Mathematical induction

Kapitoly: What is a proof, Proof by contradiction, Mathematical induction

Mathematical induction is a frequently used method of proof in mathematics, most often when working with natural numbers or some other sequence.

Principle

The basic principle is that we prove a given statement for some first element, in natural numbers this is most often n = 1. We prove this by simple addition. In the next, inductive, step we prove the implication "if the statement holds for n = a, then it also holds for n = a + 1".

From these two steps, we can deduce that the expression holds for all n (from some set we are currently working with). Why is this so? At the beginning, we prove that the expression holds for n = 1. We also know that the expression holds for n = a and n = a + 1. So we choose a = 1. We know that the expression holds for a = 1, and we also know that it holds for a + 1 = 2. At this point, we know that the expression holds for a = 2. But since it holds for a + 1, it must also hold for 2 + 1 = 3. And so on.

The first example

The first example will be trivial. We will prove that if we add two to any even number, we get an even number again. Since we are dealing in natural numbers, we will write an even number in general as 2n, where n is a natural number. If we add any natural number after n, we get an even number in the result, this can be seen at a glance. Divisibility is written using a vertical line as follows:

$$2\mid2n$$

This notation indicates that two divides the expression 2n without remainder. Now that we can write divisibility, we can write what we have to prove by mathematical induction.

$$2\mid 2n+2; \quad n\in\mathbb{N}$$

This is what we are supposed to prove in the first example, that two divides the expression 2n + 2 - this is exactly what the original word problem says "if we add two to any even number, we get an even number again".

In the first step of the induction we prove this for the first element, one. We plug in the expression n = 1:

$$\begin{eqnarray} 2&\mid& 2\cdot1+2\\ 2&\mid& 4 \end{eqnarray}$$

Two divides four with no remainder, so this is true for the first element. Next comes the induction step, where we have to prove that if it holds for the a-th element, then it also holds for the (a + 1) element. At the beginning we assume that our assumption holds, i.e. n = a:

$$2\mid2a+2$$

We assume this expression to be true - we use it in the construction of the proof. We now want to prove that

$$2\mid2(a+1)+2.$$

What have we done? Instead of a we wrote (a + 1). The parentheses are important, this expression would be wrong: 2a + 1 + 2. We don't add a one to the whole expression, but really make a an expression one greater, i.e. (a + 1). We modify the expression by multiplying the parentheses.

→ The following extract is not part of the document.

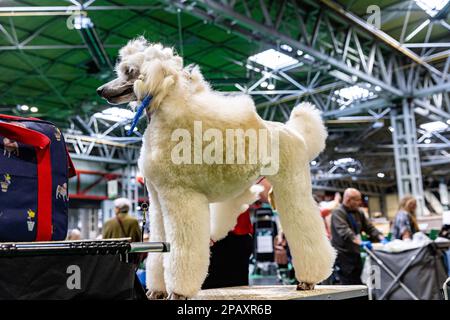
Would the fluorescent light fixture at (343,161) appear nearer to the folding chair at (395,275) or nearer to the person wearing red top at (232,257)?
the folding chair at (395,275)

$$\begin{eqnarray} 2&\mid&2(a+1)+2\\ 2&\mid&2a+2+2
\end{eqnarray}$$

Now a little digression on divisibility. If we have two numbers, say p and q, that are divisible by some number, say r, then their sum is also divisible by r. Thus:

$$(r\mid p\wedge r\mid q)\Rightarrow r\mid (p+q)$$

We can put in, for example, the numbers p = 8, q = 20, and r = 4. We can see that four divides both eight and twenty. And so does their sum 8 + 20 = 28.

How do we use this in our example? Let's divide the right hand side into the numbers p and q as follows:

$$p=2a+2; \quad q=2$$

The number q, that is, two, is trivially divisible by two. And the expression p is also trivially divisible by two, because the premise tells us so. The expression p exactly matches our assumption, which we assume to be true. And if p is divisible by two and q is divisible by two, then the sum of the two is divisible by two.

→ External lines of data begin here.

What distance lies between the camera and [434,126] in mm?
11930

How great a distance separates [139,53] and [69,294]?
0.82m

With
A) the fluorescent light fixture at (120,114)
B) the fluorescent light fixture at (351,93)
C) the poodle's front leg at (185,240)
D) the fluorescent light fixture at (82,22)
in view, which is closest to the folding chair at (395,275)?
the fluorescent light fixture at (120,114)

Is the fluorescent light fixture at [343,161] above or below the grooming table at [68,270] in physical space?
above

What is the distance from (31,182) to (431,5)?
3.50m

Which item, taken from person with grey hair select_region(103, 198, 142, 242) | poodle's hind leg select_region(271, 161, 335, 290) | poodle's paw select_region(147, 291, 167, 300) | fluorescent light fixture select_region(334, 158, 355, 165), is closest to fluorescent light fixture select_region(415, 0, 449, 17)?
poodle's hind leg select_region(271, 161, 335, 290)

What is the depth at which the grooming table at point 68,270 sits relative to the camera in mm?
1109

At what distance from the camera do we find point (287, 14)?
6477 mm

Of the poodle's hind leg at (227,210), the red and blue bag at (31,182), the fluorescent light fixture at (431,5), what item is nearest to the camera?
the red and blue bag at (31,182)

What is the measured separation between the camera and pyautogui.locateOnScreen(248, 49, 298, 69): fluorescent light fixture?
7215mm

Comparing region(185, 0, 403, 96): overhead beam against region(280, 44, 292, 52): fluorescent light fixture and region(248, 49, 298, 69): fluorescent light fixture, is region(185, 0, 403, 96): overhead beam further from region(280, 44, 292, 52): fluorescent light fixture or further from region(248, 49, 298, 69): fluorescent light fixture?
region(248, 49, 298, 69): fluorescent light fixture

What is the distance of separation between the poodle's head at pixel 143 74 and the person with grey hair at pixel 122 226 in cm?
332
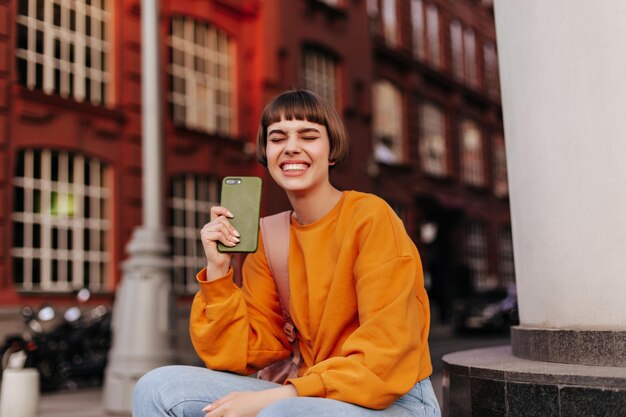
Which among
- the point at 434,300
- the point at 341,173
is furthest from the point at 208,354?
the point at 434,300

One more time about the assumption. We said at the beginning that we assume that

$$2\mid2a+2.$$

Therefore, when we came across the expression 2a + 2 during the construction of the proof, we could say that it is divisible by two. Precisely because it is our assumption. This is usually the hardest step of mathematical induction - understanding when and for which an inductive assumption can be used.

This ends the induction, the proof has been successfully carried out, the theorem holds.

If you wanted to, you could break it down differently and you wouldn't have to use the premise. p = 2n and q = 2 + 2. The number q = 4 is trivially divisible by four, and so is p = 2n, because after dividing by two we are left with n, which is natural, i.e., integer. So again we have two expressions that are both divisible by two, so their sum is also divisible by two.

But in both cases we have proved that

the given expression holds for n = 1,

if the expression holds for n, then it also holds for n + 1.

From here we can already derive:

We know that the expression holds for n = 1.
If it is valid for n, it must also be valid for n + 1, i.e. also for 1 + 1, i.e. the expression is also valid for n = 2.
If it holds for n, it must also hold for n + 1, i.e. also for 2 + 1, i.e. the expression holds for n = 3.
If it applies to n, it must also apply to n + 1, i.e. also to 3 + 1, i.e. the expression applies to n = 4.
If it applies to n, it must also apply to n + 1, i.e. also to 4 + 1, i.e. the expression applies to n = 5.
...

Second example

Next, we prove a simple statement by mathematical induction:

$$2^n\ge2n;\quad n\in\mathbb{N}.$$

First step one, we find out if the statement holds for n = 1, as the first element of the natural numbers from which n is selected.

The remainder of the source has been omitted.